B2B and B2C marketing strategies
Business to consumer (B2C) marketing strategies refer to situations where organizations promote their goods and services directly to customers by creating, advertising, and selling the commodities for people to use in their daily activities (Gummesson 7). on the other hand, business to business (B2B) marketing strategies include the process businesses market their products to other firms for use in the manufacture of other goods used in general business operations or to be sold to the end-user. B2B marketing often relies on buying decisions driven by logical processes, whereas B2C marketing is based on purchasing decisions driven by emotion.

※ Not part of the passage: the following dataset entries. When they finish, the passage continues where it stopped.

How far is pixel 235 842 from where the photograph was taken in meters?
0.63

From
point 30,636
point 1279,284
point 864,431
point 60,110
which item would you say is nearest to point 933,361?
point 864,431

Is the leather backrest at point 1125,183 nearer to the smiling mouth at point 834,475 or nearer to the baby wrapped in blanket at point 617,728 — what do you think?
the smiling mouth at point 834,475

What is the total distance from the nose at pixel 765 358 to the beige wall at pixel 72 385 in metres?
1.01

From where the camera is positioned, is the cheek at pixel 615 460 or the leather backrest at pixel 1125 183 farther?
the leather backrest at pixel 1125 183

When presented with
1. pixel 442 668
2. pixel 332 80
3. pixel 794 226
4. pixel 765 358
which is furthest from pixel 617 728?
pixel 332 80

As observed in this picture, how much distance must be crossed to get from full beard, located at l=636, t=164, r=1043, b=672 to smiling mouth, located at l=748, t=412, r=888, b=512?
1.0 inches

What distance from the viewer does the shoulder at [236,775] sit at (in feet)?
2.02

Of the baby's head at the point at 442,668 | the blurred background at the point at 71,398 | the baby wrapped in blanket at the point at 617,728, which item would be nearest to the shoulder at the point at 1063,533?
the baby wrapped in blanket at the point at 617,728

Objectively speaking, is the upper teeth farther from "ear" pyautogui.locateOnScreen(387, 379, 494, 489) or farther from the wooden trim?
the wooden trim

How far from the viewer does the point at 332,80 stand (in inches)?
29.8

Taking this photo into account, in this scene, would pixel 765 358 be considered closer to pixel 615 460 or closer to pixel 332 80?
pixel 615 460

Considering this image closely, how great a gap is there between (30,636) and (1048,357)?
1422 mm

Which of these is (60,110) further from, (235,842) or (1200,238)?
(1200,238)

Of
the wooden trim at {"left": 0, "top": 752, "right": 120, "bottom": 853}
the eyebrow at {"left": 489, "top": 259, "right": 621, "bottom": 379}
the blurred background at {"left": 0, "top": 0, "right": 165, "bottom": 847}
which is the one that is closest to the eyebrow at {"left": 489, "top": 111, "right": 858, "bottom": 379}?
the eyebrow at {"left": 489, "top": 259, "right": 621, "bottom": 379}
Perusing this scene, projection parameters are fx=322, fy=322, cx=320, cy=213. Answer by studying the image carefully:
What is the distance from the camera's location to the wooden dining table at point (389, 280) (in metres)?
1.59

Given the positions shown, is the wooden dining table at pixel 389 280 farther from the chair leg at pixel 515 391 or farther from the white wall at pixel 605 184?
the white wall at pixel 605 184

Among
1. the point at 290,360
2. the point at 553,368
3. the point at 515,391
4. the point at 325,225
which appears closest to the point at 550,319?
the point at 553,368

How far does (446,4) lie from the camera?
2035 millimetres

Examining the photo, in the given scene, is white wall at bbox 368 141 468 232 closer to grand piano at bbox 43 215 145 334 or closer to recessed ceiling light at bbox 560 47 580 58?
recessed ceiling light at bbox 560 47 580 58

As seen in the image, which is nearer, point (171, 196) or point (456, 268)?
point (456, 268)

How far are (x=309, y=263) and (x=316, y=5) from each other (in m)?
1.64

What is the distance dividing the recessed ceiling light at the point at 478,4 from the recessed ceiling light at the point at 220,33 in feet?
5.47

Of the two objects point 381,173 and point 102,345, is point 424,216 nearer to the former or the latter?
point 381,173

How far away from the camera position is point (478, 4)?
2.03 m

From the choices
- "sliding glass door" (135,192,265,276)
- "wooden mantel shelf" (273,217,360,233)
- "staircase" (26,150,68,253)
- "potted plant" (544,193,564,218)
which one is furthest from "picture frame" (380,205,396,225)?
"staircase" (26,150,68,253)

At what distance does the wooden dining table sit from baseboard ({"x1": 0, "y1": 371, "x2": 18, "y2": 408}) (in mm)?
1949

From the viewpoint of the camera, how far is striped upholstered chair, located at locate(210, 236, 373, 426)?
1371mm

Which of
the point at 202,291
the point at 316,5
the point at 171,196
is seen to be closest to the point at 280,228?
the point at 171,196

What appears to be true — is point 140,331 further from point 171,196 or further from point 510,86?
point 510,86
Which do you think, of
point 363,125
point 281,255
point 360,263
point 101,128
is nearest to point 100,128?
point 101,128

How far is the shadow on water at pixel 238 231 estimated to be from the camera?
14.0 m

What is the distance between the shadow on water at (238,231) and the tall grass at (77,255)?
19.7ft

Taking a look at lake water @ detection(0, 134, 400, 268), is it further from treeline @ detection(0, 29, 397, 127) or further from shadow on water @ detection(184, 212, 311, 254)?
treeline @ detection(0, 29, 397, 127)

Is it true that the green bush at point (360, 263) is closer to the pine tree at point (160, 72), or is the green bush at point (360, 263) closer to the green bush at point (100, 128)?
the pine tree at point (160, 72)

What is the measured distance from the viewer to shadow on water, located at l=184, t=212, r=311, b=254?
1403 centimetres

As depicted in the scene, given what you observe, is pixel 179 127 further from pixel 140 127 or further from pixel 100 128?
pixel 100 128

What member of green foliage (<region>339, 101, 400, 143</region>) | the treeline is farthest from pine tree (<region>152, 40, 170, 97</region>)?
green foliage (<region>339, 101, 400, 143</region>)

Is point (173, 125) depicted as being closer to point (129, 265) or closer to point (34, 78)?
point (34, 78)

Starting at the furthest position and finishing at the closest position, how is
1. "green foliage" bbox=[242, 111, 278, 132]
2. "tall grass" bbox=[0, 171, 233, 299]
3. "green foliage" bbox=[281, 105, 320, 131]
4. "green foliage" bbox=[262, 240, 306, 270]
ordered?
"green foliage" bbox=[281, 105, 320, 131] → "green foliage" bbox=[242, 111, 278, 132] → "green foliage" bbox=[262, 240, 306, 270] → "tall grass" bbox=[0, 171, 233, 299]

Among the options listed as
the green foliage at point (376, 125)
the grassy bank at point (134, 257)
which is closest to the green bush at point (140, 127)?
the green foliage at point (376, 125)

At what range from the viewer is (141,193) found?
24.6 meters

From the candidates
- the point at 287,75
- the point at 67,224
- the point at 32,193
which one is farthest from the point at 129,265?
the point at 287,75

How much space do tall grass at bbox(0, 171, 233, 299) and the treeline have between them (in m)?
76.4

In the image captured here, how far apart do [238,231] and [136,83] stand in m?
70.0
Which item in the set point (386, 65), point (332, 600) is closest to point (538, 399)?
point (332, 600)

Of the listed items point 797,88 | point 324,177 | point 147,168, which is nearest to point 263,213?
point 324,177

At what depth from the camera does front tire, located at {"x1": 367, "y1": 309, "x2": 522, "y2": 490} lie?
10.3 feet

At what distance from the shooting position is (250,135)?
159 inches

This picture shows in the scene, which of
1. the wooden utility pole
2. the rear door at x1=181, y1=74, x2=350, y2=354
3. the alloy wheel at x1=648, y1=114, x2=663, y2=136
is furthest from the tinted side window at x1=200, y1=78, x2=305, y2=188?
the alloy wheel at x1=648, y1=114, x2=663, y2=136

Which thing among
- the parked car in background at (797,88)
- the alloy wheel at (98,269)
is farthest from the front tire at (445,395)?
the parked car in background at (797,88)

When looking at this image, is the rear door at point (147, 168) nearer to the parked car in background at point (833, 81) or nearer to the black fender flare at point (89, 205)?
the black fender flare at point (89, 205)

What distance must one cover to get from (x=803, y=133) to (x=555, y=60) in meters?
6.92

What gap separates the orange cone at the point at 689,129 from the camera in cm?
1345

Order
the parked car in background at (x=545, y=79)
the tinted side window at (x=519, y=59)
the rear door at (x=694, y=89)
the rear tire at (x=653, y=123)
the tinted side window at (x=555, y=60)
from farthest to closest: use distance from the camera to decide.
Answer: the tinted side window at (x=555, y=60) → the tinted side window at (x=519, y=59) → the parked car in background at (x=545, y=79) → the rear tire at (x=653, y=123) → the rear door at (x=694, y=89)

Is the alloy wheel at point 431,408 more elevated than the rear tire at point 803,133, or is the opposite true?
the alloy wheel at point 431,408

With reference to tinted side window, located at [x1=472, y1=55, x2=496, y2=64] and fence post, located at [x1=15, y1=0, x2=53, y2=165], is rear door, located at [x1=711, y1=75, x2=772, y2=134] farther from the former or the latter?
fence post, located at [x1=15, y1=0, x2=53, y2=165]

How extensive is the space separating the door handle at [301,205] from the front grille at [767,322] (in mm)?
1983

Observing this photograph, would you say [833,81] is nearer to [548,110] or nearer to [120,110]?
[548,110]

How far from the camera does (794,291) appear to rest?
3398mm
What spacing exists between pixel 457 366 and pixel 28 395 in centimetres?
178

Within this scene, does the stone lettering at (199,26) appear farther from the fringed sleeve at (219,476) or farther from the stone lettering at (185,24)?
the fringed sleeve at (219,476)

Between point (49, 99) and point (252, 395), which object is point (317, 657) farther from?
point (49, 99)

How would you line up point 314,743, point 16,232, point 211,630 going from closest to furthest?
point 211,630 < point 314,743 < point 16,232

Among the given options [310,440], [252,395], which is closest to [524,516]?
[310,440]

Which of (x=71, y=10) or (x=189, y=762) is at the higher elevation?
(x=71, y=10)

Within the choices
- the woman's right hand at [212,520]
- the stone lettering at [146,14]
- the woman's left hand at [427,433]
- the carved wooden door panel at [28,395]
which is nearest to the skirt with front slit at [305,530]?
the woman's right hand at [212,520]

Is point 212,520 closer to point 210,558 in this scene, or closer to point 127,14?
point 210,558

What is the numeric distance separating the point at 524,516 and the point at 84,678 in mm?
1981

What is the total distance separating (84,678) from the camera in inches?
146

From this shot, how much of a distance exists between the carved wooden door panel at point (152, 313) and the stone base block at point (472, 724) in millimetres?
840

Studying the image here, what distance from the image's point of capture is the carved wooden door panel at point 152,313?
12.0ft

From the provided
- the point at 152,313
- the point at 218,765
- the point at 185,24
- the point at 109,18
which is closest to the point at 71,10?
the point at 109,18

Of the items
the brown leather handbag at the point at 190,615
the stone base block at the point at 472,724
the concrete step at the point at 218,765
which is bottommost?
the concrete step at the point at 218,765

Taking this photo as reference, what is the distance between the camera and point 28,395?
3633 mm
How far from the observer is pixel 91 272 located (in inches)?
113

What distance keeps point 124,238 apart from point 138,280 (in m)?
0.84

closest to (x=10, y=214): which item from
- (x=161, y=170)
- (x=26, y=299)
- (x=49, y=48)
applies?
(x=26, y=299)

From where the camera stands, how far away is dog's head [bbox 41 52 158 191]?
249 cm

Both B2B and B2C are significant in creating relationships in the business world, although they differ regarding the type of connection they build. B2B leads to developing more personal relationships useful in driving long-term business, while B2C concentrates on building transactional relationships since less time is spent on knowing the client (Aleshnikova et al. 11). B2B marketing focuses on branding, which is considered crucial than in B2C marketing, and developed through useful relationships. The decision-making process in B2B requires keeping more open communication between the different organizations to reach an agreement, whereas B2C requires simplifying the process and creating a message that offers a customer the need to purchase a good.
Despite the differences, both B2B and B2C marketing strategies converge due to the advancements in technology today. Marketing is done mostly on the internet, particularly social media sites like Facebook (Iankova et al. 170). With increased access to consumer information and more reliance on consumer decision-making’s social experiences, both methods are converging concerning audience behaviors and the marketing techniques employed to reach them. Consumers also get to know the businesses even before the businesses study them.